Excerpts from a spatial dataset:
══════
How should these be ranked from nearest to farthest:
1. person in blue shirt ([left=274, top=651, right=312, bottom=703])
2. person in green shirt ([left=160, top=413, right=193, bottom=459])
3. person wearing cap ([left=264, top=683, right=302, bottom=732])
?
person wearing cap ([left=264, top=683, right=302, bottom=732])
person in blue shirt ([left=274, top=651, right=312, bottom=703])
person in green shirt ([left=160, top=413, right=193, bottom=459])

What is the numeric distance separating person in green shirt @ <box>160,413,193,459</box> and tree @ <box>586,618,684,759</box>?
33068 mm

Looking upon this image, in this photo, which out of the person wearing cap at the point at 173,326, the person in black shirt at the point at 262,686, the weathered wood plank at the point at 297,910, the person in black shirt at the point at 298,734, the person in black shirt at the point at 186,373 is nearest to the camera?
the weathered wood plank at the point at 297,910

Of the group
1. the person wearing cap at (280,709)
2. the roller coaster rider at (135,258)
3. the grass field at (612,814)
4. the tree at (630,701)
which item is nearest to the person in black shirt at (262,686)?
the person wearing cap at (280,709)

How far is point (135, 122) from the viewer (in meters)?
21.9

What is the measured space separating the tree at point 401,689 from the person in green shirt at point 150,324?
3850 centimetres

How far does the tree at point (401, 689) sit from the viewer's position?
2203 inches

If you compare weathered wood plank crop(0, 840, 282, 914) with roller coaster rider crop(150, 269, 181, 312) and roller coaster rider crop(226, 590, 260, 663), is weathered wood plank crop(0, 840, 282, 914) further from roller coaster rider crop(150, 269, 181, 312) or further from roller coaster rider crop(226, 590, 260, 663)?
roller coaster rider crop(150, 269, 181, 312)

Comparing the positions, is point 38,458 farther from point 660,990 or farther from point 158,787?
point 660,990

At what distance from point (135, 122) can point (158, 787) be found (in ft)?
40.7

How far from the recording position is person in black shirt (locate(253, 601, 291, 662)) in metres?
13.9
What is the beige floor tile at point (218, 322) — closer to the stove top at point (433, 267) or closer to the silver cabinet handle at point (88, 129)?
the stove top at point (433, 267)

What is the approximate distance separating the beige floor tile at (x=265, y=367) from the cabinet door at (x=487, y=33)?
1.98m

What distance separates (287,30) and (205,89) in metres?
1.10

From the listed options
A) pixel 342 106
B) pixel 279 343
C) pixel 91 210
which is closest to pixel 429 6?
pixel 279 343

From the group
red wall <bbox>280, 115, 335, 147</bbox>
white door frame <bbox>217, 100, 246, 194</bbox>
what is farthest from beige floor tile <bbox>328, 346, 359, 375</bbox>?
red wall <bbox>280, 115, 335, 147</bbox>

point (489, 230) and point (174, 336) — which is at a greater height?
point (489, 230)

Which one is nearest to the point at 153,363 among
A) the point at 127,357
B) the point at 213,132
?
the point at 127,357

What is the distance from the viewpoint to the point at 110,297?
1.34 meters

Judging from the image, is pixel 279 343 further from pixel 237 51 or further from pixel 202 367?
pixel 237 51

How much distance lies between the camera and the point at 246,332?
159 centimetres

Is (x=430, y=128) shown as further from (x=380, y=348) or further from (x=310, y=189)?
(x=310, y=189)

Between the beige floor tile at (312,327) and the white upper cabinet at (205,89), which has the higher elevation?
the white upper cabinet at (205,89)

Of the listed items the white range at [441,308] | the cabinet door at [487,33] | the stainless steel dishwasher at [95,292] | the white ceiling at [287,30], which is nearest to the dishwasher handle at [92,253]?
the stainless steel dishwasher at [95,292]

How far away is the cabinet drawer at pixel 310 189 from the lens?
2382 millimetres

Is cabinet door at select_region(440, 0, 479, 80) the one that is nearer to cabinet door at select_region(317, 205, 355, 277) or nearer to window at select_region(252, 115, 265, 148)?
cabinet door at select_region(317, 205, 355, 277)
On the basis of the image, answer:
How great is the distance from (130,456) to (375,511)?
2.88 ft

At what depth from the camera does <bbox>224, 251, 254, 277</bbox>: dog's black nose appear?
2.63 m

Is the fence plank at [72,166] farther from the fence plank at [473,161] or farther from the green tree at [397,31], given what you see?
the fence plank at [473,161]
══════
Reproduce every one of the entries above verbatim, without any alteration.

> Solution to this exercise
How should these be ranked from nearest to farthest:
1. person in blue shirt ([left=274, top=651, right=312, bottom=703])
2. person in green shirt ([left=160, top=413, right=193, bottom=459])
3. person wearing cap ([left=264, top=683, right=302, bottom=732])
?
person wearing cap ([left=264, top=683, right=302, bottom=732])
person in blue shirt ([left=274, top=651, right=312, bottom=703])
person in green shirt ([left=160, top=413, right=193, bottom=459])

What is the numeric distance separating person in green shirt @ <box>160,413,193,459</box> and tree @ <box>586,618,684,759</box>?
33068 mm

Looking upon this image, in this photo, which out of the person wearing cap at the point at 173,326, the person in black shirt at the point at 262,686, the weathered wood plank at the point at 297,910, the person in black shirt at the point at 298,734, the person in black shirt at the point at 186,373 is nearest to the camera?
the weathered wood plank at the point at 297,910

Of the group
1. the person wearing cap at (280,709)
2. the roller coaster rider at (135,258)
3. the grass field at (612,814)
4. the tree at (630,701)
which item is nearest to the person in black shirt at (262,686)?
the person wearing cap at (280,709)

How far is point (135, 122) from the viewer (in meters)?
21.9

What is the measured space separating the tree at point 401,689 from the person in green shirt at point 150,324?
3850 centimetres

How far does the tree at point (401, 689) sit from the viewer's position?
2203 inches

If you compare weathered wood plank crop(0, 840, 282, 914) with roller coaster rider crop(150, 269, 181, 312) and roller coaster rider crop(226, 590, 260, 663), is weathered wood plank crop(0, 840, 282, 914) further from roller coaster rider crop(150, 269, 181, 312) or further from roller coaster rider crop(226, 590, 260, 663)?
roller coaster rider crop(150, 269, 181, 312)

Comparing the positions, is point 38,458 farther from point 660,990 or farther from point 158,787?
point 660,990

At what distance from point (135, 122) can point (158, 787) be found (in ft)?
40.7

How far from the recording position is person in black shirt (locate(253, 601, 291, 662)) in metres?
13.9
What is the beige floor tile at point (218, 322) — closer to the stove top at point (433, 267) or closer to the silver cabinet handle at point (88, 129)?
the stove top at point (433, 267)

What is the approximate distance separating the beige floor tile at (x=265, y=367) from the cabinet door at (x=487, y=33)?
1.98m

What distance separates (287,30) and (205,89) in metres?
1.10

From the listed options
A) pixel 342 106
B) pixel 279 343
C) pixel 91 210
which is closest to pixel 429 6?
pixel 279 343

From the group
red wall <bbox>280, 115, 335, 147</bbox>
white door frame <bbox>217, 100, 246, 194</bbox>
what is farthest from beige floor tile <bbox>328, 346, 359, 375</bbox>?
red wall <bbox>280, 115, 335, 147</bbox>

point (489, 230) and point (174, 336) — which is at a greater height?
point (489, 230)

Which one is nearest to the point at 153,363 among
A) the point at 127,357
B) the point at 213,132
?
the point at 127,357

What is the distance from the viewpoint to the point at 110,297?
1.34 meters

Judging from the image, is pixel 279 343 further from pixel 237 51 or further from pixel 202 367?
pixel 237 51

How much distance lies between the camera and the point at 246,332?
159 centimetres

Is (x=430, y=128) shown as further from (x=380, y=348) or further from (x=310, y=189)?
(x=310, y=189)

Between the beige floor tile at (312,327) and the white upper cabinet at (205,89), which has the higher elevation?
the white upper cabinet at (205,89)

Of the listed items the white range at [441,308] | the cabinet door at [487,33] | the stainless steel dishwasher at [95,292] | the white ceiling at [287,30], which is nearest to the dishwasher handle at [92,253]?
the stainless steel dishwasher at [95,292]

How far away is the cabinet drawer at pixel 310 189 from the lens?
2382 millimetres

Is cabinet door at select_region(440, 0, 479, 80) the one that is nearer to cabinet door at select_region(317, 205, 355, 277) or nearer to window at select_region(252, 115, 265, 148)?
cabinet door at select_region(317, 205, 355, 277)
On the basis of the image, answer:
How great is the distance from (130,456) to (375,511)?
2.88 ft

At what depth from the camera does <bbox>224, 251, 254, 277</bbox>: dog's black nose appear?
2.63 m

Is the fence plank at [72,166] farther from the fence plank at [473,161] or farther from the green tree at [397,31], given what you see?
the fence plank at [473,161]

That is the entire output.